Low-Defect-Count Correlation: When the Data Is Sparse
At advanced nodes, some process layers are inspected at a 5 to 10% sample rate rather than full-lot coverage. A lot may have only 15 to 20 inspected wafers, each with 2 to 8 defects of the family of interest. The kill-rate estimate from such sparse data has high variance — an estimate of 0.60 from 5 observations has a 95% confidence interval of roughly ±0.43, which spans most of the useful range and is not actionable without qualification.
Several strategies are useful for sparse-data situations. Bayesian updating against a prior kill rate — estimated from prior lots at the same layer and defect family — pulls the estimate toward the prior when data is sparse and allows the prior to be overridden as new evidence accumulates. If the historical prior for metal-1 bridging kill rate is 0.75 from 120 observations, a new lot with 3 bridging defects and 2 killed die yields an updated estimate closer to 0.75 than the raw 0.67 from the new data alone. This is equivalent to pseudo-count smoothing and is far more reliable than reporting the raw rate.
A second strategy is to widen the spatial correlation radius when kill-rate estimates are sparse.

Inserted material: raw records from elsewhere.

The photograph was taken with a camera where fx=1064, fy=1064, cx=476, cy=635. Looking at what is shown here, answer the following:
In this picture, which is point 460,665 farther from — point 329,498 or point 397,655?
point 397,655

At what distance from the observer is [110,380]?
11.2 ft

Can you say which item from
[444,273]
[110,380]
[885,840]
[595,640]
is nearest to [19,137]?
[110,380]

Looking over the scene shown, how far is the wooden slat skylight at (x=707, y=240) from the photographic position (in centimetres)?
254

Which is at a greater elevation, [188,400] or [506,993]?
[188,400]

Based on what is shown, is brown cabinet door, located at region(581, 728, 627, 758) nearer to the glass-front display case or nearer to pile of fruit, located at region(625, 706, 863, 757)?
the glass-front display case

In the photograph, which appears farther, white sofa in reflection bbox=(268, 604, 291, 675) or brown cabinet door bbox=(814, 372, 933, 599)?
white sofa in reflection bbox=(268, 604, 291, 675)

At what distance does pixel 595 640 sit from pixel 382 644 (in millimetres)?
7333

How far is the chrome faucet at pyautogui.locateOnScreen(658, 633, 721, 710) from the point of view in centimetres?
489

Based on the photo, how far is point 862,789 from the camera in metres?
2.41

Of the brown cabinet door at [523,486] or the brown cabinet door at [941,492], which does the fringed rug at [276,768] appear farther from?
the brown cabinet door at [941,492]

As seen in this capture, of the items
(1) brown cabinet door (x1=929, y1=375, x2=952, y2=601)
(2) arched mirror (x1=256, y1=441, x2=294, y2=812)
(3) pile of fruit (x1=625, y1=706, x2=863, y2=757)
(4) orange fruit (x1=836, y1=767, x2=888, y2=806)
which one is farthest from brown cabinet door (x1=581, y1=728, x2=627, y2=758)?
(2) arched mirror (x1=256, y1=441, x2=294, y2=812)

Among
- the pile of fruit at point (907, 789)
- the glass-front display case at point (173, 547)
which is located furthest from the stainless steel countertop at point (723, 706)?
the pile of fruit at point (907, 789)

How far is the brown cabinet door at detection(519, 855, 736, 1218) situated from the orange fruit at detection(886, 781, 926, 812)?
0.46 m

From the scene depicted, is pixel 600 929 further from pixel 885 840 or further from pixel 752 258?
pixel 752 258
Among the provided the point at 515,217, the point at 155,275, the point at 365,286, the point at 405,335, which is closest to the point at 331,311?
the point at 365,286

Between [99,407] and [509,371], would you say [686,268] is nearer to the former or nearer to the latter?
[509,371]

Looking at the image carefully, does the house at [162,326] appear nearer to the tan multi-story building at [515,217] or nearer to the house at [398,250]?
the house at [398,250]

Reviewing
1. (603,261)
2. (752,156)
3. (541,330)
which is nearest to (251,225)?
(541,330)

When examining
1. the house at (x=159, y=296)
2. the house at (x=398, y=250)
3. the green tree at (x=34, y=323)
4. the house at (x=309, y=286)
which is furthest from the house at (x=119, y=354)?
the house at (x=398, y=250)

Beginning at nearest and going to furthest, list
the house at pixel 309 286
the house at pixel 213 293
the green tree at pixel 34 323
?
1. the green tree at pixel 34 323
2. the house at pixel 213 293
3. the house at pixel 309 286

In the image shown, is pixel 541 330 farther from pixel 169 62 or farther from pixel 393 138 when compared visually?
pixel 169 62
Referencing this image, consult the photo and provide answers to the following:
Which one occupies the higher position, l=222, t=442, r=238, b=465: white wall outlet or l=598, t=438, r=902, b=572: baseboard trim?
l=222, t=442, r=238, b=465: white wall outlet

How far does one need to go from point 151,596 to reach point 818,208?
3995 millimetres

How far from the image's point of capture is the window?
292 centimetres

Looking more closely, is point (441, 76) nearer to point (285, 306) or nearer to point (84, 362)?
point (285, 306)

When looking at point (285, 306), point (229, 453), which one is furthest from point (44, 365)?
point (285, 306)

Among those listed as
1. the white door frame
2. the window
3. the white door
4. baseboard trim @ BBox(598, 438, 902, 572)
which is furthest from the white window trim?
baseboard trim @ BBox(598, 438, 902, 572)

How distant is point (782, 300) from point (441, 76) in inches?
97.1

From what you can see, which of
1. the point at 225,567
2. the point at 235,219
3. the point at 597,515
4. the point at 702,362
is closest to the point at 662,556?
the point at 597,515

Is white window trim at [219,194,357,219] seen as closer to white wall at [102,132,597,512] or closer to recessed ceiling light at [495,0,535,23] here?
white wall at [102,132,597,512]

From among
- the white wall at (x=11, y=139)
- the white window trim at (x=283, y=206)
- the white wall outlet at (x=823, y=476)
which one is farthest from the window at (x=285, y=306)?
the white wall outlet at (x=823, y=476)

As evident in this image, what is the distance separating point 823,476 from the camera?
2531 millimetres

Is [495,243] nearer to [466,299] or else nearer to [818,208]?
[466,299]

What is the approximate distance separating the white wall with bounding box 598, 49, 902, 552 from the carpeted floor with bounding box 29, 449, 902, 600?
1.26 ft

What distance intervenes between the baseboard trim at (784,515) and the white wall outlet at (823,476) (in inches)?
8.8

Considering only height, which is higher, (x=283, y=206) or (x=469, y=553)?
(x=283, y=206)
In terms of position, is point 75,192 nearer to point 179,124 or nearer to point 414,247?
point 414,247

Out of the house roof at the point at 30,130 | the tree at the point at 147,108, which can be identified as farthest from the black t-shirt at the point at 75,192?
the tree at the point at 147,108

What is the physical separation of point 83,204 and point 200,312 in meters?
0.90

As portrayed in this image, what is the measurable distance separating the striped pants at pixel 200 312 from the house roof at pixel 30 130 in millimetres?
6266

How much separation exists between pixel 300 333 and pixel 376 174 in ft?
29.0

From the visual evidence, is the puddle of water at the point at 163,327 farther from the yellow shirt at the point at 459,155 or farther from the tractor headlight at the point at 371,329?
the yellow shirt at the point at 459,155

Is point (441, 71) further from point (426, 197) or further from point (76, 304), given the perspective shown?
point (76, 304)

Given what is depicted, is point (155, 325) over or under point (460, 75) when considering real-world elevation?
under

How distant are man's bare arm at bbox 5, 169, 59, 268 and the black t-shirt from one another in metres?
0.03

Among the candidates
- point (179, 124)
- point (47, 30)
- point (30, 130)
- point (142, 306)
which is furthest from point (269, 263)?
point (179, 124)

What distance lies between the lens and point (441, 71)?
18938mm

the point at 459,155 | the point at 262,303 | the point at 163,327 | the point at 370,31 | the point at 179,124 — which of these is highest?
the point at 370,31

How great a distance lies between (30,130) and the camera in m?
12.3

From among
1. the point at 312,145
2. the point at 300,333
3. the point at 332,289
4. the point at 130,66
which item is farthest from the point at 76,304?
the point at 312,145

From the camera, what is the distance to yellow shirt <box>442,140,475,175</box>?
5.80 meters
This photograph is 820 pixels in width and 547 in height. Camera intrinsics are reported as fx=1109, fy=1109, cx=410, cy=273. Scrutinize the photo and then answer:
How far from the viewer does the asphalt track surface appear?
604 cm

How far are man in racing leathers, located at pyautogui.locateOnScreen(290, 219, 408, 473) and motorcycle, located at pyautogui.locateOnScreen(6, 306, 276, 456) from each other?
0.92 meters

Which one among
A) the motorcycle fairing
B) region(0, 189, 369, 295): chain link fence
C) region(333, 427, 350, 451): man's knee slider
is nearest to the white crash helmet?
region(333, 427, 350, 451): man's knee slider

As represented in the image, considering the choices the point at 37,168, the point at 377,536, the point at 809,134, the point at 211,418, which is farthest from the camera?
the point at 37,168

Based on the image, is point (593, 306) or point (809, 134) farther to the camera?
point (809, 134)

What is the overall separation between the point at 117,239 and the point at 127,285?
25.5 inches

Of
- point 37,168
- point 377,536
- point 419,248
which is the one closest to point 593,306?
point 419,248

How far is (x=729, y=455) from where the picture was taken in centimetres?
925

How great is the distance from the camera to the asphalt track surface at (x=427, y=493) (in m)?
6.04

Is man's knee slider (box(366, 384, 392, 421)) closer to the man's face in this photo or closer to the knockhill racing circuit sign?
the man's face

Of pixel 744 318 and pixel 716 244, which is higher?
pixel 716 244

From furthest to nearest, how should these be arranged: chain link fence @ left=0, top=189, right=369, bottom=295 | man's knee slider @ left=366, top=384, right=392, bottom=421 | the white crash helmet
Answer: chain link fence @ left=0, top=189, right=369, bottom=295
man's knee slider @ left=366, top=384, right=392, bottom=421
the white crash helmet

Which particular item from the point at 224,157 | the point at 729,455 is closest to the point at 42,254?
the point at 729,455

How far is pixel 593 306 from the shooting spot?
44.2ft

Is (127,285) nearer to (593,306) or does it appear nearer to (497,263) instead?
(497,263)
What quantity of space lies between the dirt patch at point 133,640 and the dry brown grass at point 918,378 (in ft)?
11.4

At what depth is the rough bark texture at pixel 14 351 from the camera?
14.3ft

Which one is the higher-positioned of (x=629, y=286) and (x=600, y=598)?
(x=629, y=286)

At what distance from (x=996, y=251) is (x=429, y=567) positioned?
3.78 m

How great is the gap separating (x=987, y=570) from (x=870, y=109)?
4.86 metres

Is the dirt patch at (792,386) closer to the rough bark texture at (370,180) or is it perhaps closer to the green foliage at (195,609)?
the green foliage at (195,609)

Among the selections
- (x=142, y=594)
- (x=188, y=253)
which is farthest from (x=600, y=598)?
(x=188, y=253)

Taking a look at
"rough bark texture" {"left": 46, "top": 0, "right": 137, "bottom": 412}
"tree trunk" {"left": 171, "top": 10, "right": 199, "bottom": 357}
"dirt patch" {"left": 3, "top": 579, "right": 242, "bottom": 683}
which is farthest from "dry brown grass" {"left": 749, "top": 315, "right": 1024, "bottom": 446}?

Rather than requiring the defect centroid to fall within the exact die boundary, apply a small spatial tolerance — ±2 to 5 microns, comparable to inspection tool positioning repeatability — that may capture defects functionally within a die but landing outside the die boundary due to coordinate system noise. This increases the sample size at the cost of some attribution precision: acceptable in low-data situations, but worth flagging in the output so engineers know the estimate is tolerance-widened.
The core engineering value of this join is not a single number — it's the ranked list of layer-family pairs sorted by kill rate times volume (kill rate × defect count per wafer = expected die loss per wafer from that layer-family). That list tells you exactly where to focus process improvement resources, updated lot by lot as new inspection and probe data arrive. Fabs that don't maintain this join can show flat or improving defect counts while electrical yield stays stagnant, because they're improving layers that don't matter. We've seen that pattern in multiple fabs, and it's entirely preventable once the correlation infrastructure is in place.